Deutsche Gesellschaft für Neurochirurgie (DGNC) e. V.

24. - 27.05.2009, Münster

Flow-assisted clipping of aneurysms, not suitable for coiling

Meeting Abstract

Suche in Medline nach

  • J. Dings - Neurosurgical Department, University Hospital Maastricht, The Netherlands
  • V. Reijn - Neurosurgical Department, University Hospital Maastricht, The Netherlands

Deutsche Gesellschaft für Neurochirurgie. 60. Jahrestagung der Deutschen Gesellschaft für Neurochirurgie (DGNC), Joint Meeting mit den Benelux-Ländern und Bulgarien. Münster, 24.-27.05.2009. Düsseldorf: German Medical Science GMS Publishing House; 2009. DocDI.02-03

doi: 10.3205/09dgnc113, urn:nbn:de:0183-09dgnc1138

Veröffentlicht: 20. Mai 2009

© 2009 Dings et al.
Dieser Artikel ist ein Open Access-Artikel und steht unter den Creative Commons Lizenzbedingungen ( Er darf vervielfältigt, verbreitet und öffentlich zugänglich gemacht werden, vorausgesetzt dass Autor und Quelle genannt werden.

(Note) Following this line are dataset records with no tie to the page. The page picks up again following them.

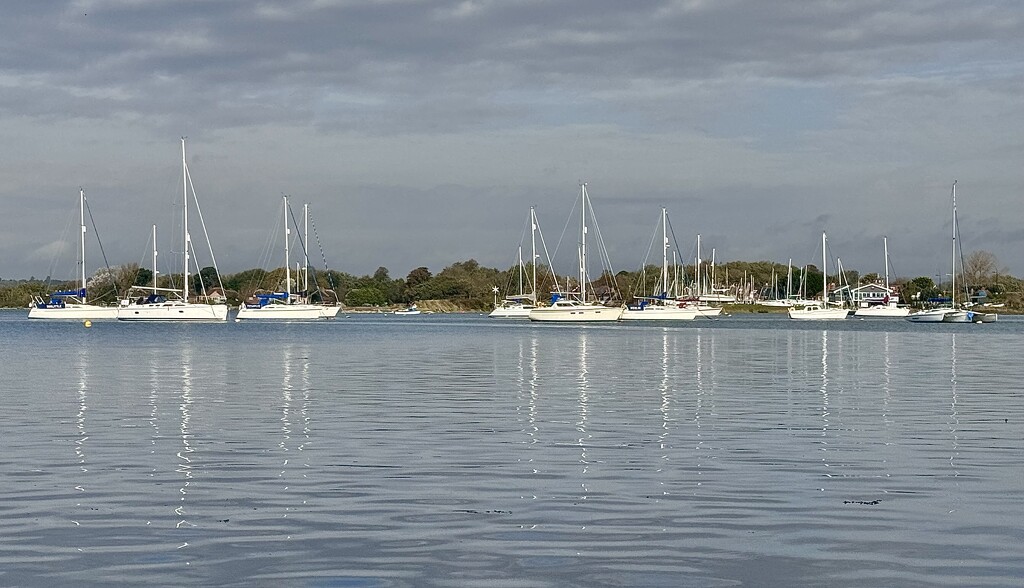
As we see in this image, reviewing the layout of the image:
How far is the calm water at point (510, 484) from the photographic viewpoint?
11.6 metres

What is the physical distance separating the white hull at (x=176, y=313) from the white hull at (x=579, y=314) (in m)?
36.7

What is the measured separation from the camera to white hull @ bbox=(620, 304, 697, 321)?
153m

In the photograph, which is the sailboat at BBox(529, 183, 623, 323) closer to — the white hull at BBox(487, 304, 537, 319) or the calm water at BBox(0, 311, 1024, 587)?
the white hull at BBox(487, 304, 537, 319)

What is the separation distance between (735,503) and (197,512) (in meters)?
6.33

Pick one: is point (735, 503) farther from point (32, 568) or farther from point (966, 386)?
point (966, 386)

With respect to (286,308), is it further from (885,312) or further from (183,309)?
(885,312)

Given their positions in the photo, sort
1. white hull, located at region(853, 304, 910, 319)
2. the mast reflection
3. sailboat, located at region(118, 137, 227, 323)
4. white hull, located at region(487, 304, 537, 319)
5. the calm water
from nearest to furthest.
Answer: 1. the calm water
2. the mast reflection
3. sailboat, located at region(118, 137, 227, 323)
4. white hull, located at region(487, 304, 537, 319)
5. white hull, located at region(853, 304, 910, 319)

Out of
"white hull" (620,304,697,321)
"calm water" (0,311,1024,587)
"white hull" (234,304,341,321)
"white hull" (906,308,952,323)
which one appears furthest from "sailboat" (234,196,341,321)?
"calm water" (0,311,1024,587)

Objective: Coiling of cerebral aneurysms is nowadays the preferred treatment. As a consequence operating on the remaining difficult ones inherits more risks (ischemia and sack/neck remnant). Tools such as the flow monitoring (transonic) enable the neurosurgeon to reduce the risk of ischemia and may enhance the rate of occlusion. The purpose of the retrospective study was to evaluate the incidence of ischemia after clipping guided by pre-, and postclipping flow monitoring and to find out whether this tool inherits any additional risk.

Methods: 122 pts (mean age was 54 (SD 11) years) harbouring 130 aneurysms (90 % mca and anterior communicating artery) were treated by the same neurosurgeon, 88% within 72 hrs in case of rupture. Apart from the Hunt – Hess grade 0 patients (23 aneurysms), all had grade 1 – 3 (1 + 2: 88 %). 5 patients had H+H 4 or 5 (with Fisher gr 4). Flow monitoring of mca branches and both A2 was performed before and after clipping.

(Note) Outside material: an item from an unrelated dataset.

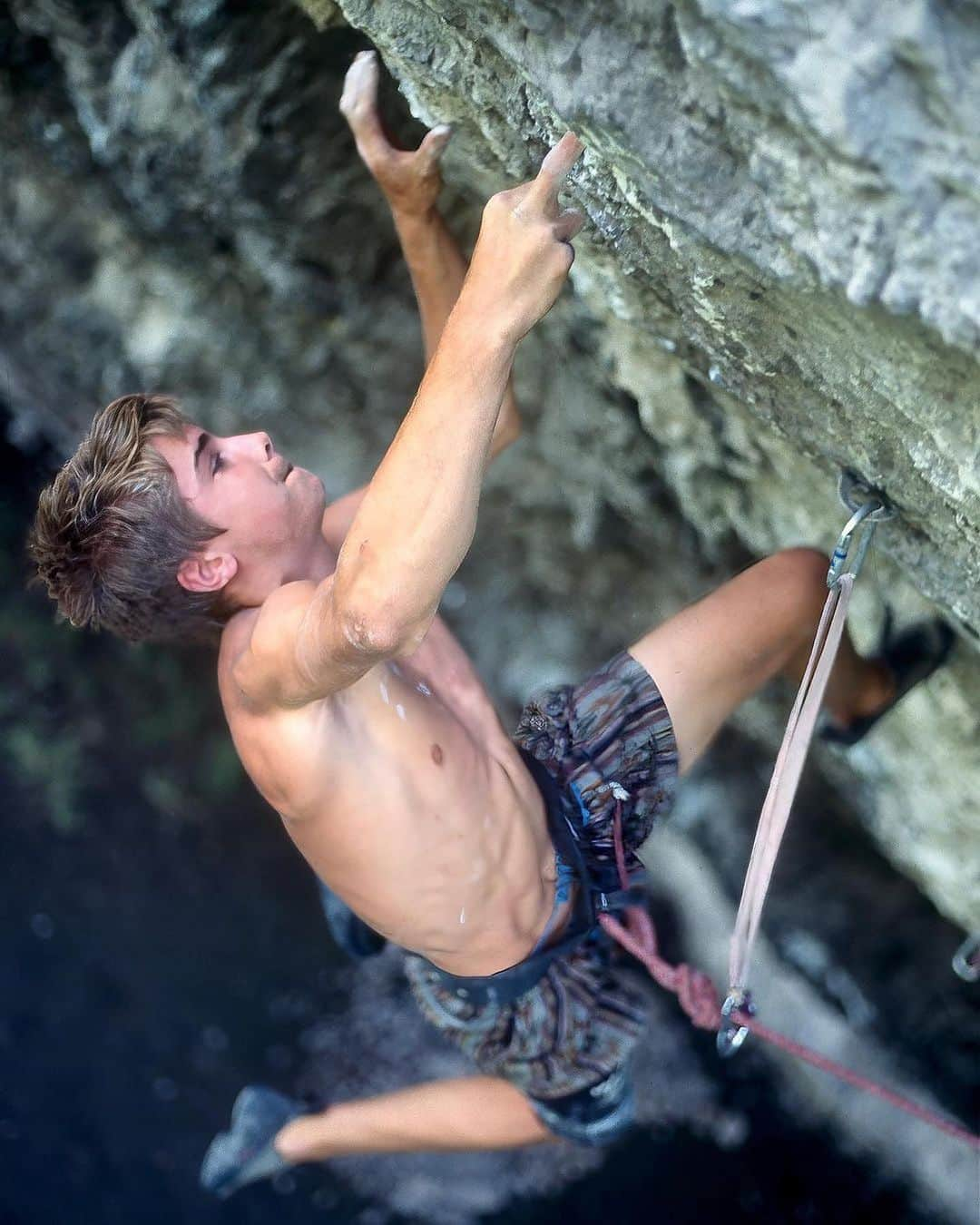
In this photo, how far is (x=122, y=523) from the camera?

Flow reduction of no more than 50 % was accepted (in accordance with the results of the Italian cooperative study). Temporary clipping was performed whenever necessary. All pts received orally administered nimodipine. On day 1 a CT scan was performed. Glasgow Outcome Score (GOS) at 6 months was determined (gos 4+5 vs. 1-3).

Results: There were no complications attributable to the flow monitoring.

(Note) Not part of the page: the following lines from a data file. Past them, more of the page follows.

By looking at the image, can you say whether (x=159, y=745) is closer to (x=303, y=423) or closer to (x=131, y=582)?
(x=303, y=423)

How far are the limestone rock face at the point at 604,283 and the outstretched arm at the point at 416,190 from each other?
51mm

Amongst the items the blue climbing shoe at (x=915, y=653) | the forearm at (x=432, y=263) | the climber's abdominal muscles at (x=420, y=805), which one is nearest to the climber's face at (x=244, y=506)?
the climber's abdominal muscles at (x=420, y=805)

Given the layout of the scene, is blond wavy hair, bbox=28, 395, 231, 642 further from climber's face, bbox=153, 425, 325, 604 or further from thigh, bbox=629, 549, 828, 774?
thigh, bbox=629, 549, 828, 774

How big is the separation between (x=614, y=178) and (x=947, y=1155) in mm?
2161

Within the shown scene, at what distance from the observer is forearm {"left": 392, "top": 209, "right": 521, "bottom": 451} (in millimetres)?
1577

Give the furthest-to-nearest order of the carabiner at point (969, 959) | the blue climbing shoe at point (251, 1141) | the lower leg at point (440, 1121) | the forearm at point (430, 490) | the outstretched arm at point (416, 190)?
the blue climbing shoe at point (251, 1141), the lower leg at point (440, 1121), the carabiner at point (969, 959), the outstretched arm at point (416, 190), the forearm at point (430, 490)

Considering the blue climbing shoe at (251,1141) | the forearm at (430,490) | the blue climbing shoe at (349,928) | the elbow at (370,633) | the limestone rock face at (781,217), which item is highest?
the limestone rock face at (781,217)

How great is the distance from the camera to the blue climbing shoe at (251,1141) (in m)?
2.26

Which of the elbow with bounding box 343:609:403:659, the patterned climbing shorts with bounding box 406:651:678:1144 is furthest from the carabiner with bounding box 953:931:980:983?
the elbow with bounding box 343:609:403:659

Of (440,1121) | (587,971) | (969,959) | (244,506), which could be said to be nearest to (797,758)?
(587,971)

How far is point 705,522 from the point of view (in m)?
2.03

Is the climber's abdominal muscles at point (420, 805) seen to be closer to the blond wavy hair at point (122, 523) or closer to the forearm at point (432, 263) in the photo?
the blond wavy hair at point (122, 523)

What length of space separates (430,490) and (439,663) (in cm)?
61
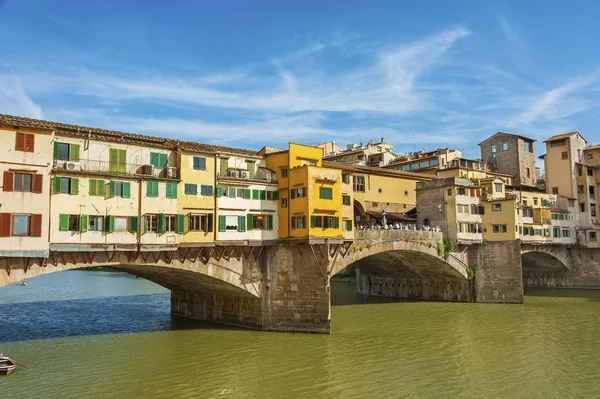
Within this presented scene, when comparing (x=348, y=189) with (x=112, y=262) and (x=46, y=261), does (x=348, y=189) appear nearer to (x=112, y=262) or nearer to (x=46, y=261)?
(x=112, y=262)

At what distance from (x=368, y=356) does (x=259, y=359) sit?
7.38 m

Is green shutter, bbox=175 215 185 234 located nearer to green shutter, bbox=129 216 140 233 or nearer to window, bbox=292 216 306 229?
green shutter, bbox=129 216 140 233

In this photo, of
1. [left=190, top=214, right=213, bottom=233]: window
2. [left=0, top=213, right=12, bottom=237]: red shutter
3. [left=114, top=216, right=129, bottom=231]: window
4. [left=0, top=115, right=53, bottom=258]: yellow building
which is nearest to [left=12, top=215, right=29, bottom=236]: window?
[left=0, top=115, right=53, bottom=258]: yellow building

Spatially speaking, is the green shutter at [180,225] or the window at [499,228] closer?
the green shutter at [180,225]

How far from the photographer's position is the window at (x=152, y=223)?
115 ft

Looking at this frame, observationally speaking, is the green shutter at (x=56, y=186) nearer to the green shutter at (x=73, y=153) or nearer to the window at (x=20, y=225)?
the green shutter at (x=73, y=153)

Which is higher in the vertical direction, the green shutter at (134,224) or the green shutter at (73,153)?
the green shutter at (73,153)

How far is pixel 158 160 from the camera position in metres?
36.5

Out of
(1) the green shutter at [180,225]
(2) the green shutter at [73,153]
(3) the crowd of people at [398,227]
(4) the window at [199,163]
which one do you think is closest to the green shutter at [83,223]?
(2) the green shutter at [73,153]

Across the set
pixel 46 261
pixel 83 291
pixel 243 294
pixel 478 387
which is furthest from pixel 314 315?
pixel 83 291

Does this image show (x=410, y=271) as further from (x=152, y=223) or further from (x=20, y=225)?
(x=20, y=225)

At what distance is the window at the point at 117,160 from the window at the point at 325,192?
15487 mm

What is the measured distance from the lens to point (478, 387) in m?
27.0

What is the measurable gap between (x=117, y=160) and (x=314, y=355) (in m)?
19.1
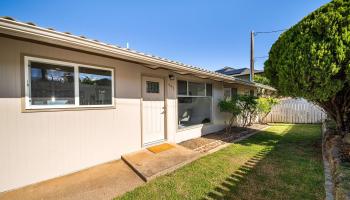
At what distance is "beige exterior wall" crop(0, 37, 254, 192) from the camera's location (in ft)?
9.57

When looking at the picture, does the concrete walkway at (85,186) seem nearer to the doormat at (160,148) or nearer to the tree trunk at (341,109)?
the doormat at (160,148)

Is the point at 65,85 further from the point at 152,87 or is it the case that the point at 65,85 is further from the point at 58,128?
the point at 152,87

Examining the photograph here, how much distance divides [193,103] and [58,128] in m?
4.80

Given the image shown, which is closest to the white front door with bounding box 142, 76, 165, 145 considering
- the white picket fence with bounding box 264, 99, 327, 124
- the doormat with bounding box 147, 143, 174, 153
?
the doormat with bounding box 147, 143, 174, 153

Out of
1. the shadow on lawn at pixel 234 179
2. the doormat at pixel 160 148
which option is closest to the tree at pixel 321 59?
the shadow on lawn at pixel 234 179

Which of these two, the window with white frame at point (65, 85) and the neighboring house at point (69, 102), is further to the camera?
the window with white frame at point (65, 85)

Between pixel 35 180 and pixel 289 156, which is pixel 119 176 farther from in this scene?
pixel 289 156

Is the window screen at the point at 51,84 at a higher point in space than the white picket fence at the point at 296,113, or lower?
higher

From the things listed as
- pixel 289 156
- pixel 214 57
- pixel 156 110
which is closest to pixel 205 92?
pixel 156 110

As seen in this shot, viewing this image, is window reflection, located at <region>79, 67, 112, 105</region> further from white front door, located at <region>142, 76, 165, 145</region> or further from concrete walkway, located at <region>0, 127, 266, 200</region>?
concrete walkway, located at <region>0, 127, 266, 200</region>

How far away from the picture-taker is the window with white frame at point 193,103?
6.49 m

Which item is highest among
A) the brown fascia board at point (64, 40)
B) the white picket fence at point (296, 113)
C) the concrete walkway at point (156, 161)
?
the brown fascia board at point (64, 40)

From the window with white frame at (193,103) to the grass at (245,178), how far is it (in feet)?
6.90

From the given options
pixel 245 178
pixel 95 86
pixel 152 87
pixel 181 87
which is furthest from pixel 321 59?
pixel 95 86
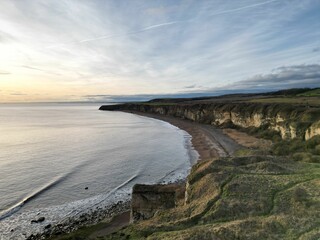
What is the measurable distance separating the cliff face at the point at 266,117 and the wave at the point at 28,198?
97.7 ft

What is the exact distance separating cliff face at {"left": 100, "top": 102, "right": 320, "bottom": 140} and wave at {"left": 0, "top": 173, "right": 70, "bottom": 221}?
29778mm

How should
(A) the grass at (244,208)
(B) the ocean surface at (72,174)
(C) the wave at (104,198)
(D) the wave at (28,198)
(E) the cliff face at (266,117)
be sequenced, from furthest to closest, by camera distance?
(E) the cliff face at (266,117) < (B) the ocean surface at (72,174) < (D) the wave at (28,198) < (C) the wave at (104,198) < (A) the grass at (244,208)

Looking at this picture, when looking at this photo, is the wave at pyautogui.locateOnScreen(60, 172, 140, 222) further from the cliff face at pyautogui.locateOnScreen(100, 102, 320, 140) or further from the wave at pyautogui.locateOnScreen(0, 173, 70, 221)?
the cliff face at pyautogui.locateOnScreen(100, 102, 320, 140)

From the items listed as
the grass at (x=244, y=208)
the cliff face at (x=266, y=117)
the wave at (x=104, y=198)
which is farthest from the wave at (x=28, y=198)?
the cliff face at (x=266, y=117)

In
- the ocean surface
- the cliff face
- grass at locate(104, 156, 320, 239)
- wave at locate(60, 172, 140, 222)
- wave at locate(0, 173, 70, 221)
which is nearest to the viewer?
grass at locate(104, 156, 320, 239)

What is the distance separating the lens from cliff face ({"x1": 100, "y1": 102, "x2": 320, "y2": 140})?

None of the patients, except one, had clipping induced ischemia in one or more of the flow monitored vessels. In case of the patient with ischemia, the flow probe indicated no flow but the operating neurosurgeon trusted more the visible result because of strong vessel atherosclerosis.

GOS at 6 month was 4 + 5: 87 %, 1 – 3: 13 % (4 of these had fisher 4 sah, 3 had fatal vasospasm).

Conclusions: Flow monitoring enables a safe clipping of complex aneurysms that are not suitable for coiling.

There is no additional risk of complications attributable to the monitoring tool.